**Directions:** All the entries need to be quoted exactly, apart from the pictures, which you should drop.
───── Provided data
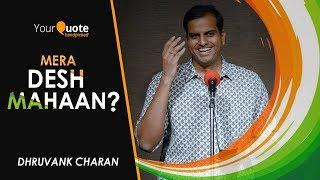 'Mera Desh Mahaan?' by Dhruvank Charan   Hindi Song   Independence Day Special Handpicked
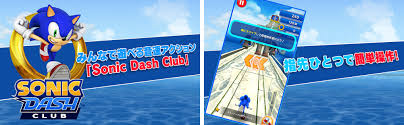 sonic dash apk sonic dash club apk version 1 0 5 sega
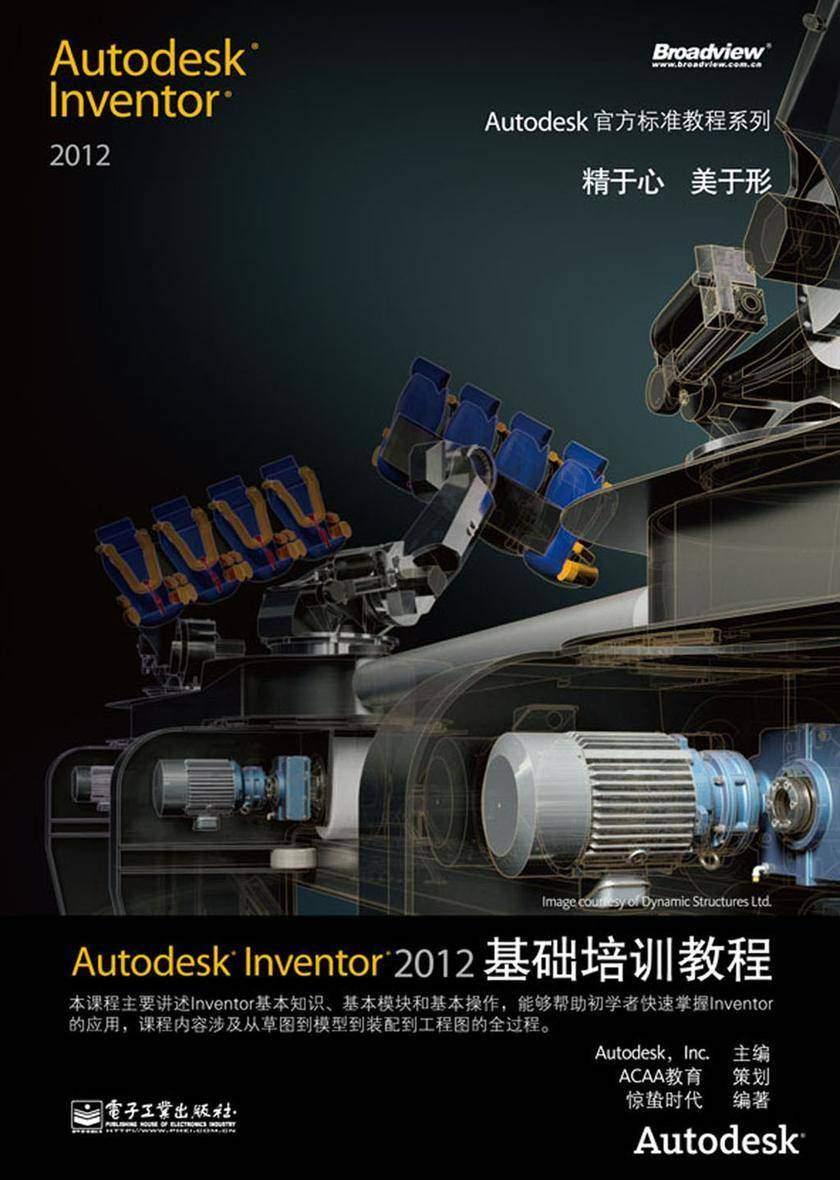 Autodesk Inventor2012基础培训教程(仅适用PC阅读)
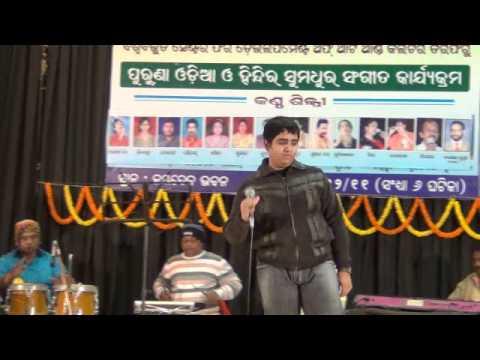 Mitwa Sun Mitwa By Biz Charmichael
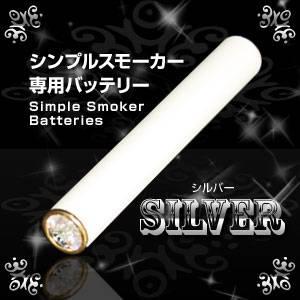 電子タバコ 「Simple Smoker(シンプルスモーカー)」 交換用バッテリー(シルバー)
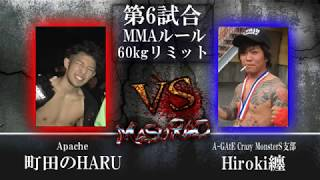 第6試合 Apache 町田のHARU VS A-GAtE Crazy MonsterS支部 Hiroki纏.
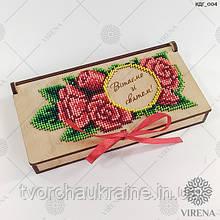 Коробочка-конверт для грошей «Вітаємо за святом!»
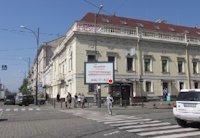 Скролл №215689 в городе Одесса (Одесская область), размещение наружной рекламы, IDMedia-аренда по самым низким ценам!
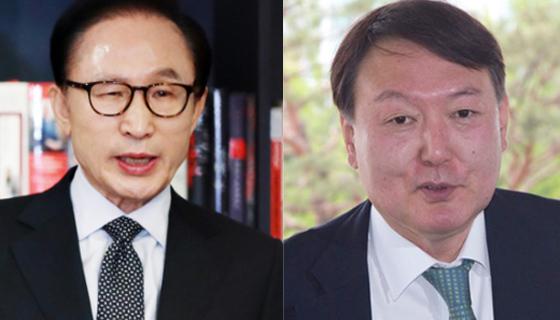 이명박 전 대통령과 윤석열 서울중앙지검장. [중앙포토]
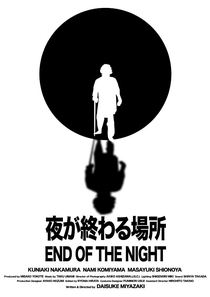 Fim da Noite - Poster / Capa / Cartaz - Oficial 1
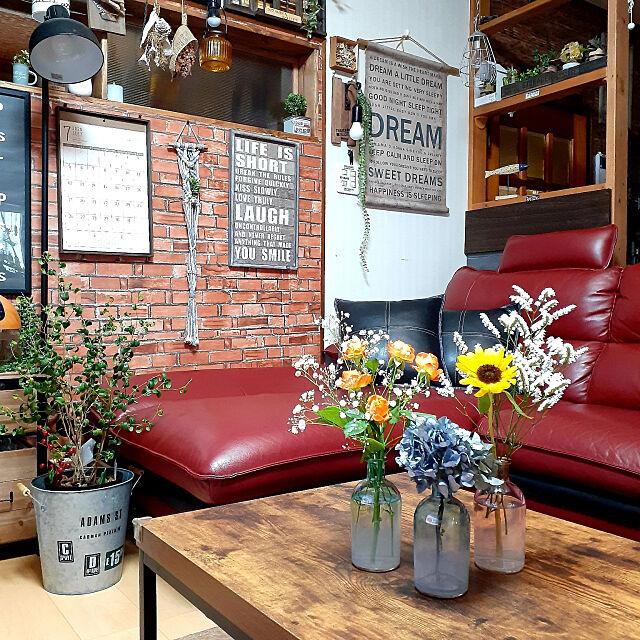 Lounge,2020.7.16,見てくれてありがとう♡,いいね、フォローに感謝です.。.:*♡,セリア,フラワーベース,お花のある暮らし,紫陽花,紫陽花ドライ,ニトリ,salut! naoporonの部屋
──────────
**Task response:**
 'Mera Desh Mahaan?' by Dhruvank Charan   Hindi Song   Independence Day Special Handpicked
 sonic dash apk sonic dash club apk version 1 0 5 sega
 Autodesk Inventor2012基础培训教程(仅适用PC阅读)
 Mitwa Sun Mitwa By Biz Charmichael
 電子タバコ 「Simple Smoker(シンプルスモーカー)」 交換用バッテリー(シルバー)
 第6試合 Apache 町田のHARU VS A-GAtE Crazy MonsterS支部 Hiroki纏.
 Коробочка-конверт для грошей «Вітаємо за святом!»
 Скролл №215689 в городе Одесса (Одесская область), размещение наружной рекламы, IDMedia-аренда по самым низким ценам!
 이명박 전 대통령과 윤석열 서울중앙지검장. [중앙포토]
 Fim da Noite - Poster / Capa / Cartaz - Oficial 1
 Lounge,2020.7.16,見てくれてありがとう♡,いいね、フォローに感謝です.。.:*♡,セリア,フラワーベース,お花のある暮らし,紫陽花,紫陽花ドライ,ニトリ,salut! naoporonの部屋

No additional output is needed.